SGER: Toward a Unifying Taxonomy for Feature Selection
Arizona State University, Scottsdale AZ
Investigators
Abstract
The objective of this Small Grant for Exploratory Research (SGER) project is to establish a unifying taxonomy of features selection. Feature selection is used in used in various applications, including pattern recognition, machine learning, datamining or decision making, to choose the most appropriate subset of features among the available ones for the task. It can be viewed as an optimization problem of exponential time complexity along several dimensions. Many feature selection algorithms have been developed and deployed in real-world applications. However, there exists a distinct gap between what theory suggests and what practice reveals, and the proliferation of feature selection algorithms makes it very difficult to fully understand the various feature selection techniques and construct a general methodology for feature selection. It is time-critical that these issues are addressed and a unifying taxonomy is developed, to facilitate new research, development and tools in feature selection. This project explores the first step toward dealing with these issues.
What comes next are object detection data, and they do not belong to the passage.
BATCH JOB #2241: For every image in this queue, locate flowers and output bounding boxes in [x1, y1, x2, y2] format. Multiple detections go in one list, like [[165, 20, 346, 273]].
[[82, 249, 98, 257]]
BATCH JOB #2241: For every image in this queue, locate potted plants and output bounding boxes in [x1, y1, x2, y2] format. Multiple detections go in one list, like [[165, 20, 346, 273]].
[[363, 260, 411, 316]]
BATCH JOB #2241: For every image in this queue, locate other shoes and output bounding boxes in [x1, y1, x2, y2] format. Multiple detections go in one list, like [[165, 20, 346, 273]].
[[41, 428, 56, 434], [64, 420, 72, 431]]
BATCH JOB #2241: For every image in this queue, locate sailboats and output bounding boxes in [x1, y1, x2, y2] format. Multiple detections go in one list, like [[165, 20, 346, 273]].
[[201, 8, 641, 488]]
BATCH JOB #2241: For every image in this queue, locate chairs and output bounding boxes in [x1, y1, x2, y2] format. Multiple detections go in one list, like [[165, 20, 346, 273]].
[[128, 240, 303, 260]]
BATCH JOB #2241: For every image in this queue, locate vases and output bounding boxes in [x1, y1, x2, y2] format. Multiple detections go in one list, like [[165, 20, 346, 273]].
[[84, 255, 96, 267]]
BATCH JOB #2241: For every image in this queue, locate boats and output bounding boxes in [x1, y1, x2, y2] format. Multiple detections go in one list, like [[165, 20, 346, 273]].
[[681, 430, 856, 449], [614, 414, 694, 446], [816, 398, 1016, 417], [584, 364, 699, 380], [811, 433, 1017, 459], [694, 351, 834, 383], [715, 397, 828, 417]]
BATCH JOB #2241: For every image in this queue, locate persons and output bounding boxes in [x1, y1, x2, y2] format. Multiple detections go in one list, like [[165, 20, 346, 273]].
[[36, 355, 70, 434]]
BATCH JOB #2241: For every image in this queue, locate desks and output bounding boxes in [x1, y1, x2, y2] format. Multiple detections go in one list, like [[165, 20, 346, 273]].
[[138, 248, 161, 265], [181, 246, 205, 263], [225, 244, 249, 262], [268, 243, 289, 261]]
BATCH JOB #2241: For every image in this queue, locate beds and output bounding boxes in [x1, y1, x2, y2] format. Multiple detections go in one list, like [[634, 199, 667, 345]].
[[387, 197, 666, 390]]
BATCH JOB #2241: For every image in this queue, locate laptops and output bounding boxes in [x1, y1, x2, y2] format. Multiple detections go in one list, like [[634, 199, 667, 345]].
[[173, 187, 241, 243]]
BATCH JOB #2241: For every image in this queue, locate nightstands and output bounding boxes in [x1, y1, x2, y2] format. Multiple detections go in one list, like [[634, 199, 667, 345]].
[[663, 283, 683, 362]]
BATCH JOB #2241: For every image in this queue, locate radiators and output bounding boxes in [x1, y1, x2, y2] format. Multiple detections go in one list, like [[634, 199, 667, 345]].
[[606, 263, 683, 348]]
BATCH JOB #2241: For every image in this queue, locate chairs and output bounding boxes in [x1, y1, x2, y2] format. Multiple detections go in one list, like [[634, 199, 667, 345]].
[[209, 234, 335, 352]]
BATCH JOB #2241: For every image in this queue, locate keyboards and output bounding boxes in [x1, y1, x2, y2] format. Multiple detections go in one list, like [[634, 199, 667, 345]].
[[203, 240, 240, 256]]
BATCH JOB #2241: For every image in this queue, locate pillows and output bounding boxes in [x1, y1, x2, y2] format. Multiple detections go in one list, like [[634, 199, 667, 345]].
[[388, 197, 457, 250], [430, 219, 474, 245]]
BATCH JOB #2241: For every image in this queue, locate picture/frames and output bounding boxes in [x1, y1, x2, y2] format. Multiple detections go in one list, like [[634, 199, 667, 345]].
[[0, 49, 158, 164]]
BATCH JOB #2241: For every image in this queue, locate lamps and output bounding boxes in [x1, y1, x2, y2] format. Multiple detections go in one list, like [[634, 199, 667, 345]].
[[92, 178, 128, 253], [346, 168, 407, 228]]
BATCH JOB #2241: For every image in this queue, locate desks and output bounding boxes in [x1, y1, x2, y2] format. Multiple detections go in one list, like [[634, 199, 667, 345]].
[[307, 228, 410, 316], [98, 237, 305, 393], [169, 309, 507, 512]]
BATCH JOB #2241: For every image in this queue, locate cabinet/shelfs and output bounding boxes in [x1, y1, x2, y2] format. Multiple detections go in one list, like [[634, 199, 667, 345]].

The task of establishing a unifying taxonomy for feature selection is accomplished in two steps: (1) defining a common platform to consider representative algorithms on the equal footing; and (2) building a unifying taxonomy to discover how the algorithms complement each other and what is missing. The approach includes collection of representative data and algorithms and conducting comparative experiments to determine the characteristics of the feature selection algorithms, their performance on different data and tasks. The expected results of this project include a contemporary survey, a unifying taxonomy of feature selection algorithms, and some potential solutions to the automatic selection problem -- being able to automatically choose the most suitable feature selection algorithm with given the problem conditions. The progress and updates of the project, and the resulting survey and unifying taxonomy will be available online.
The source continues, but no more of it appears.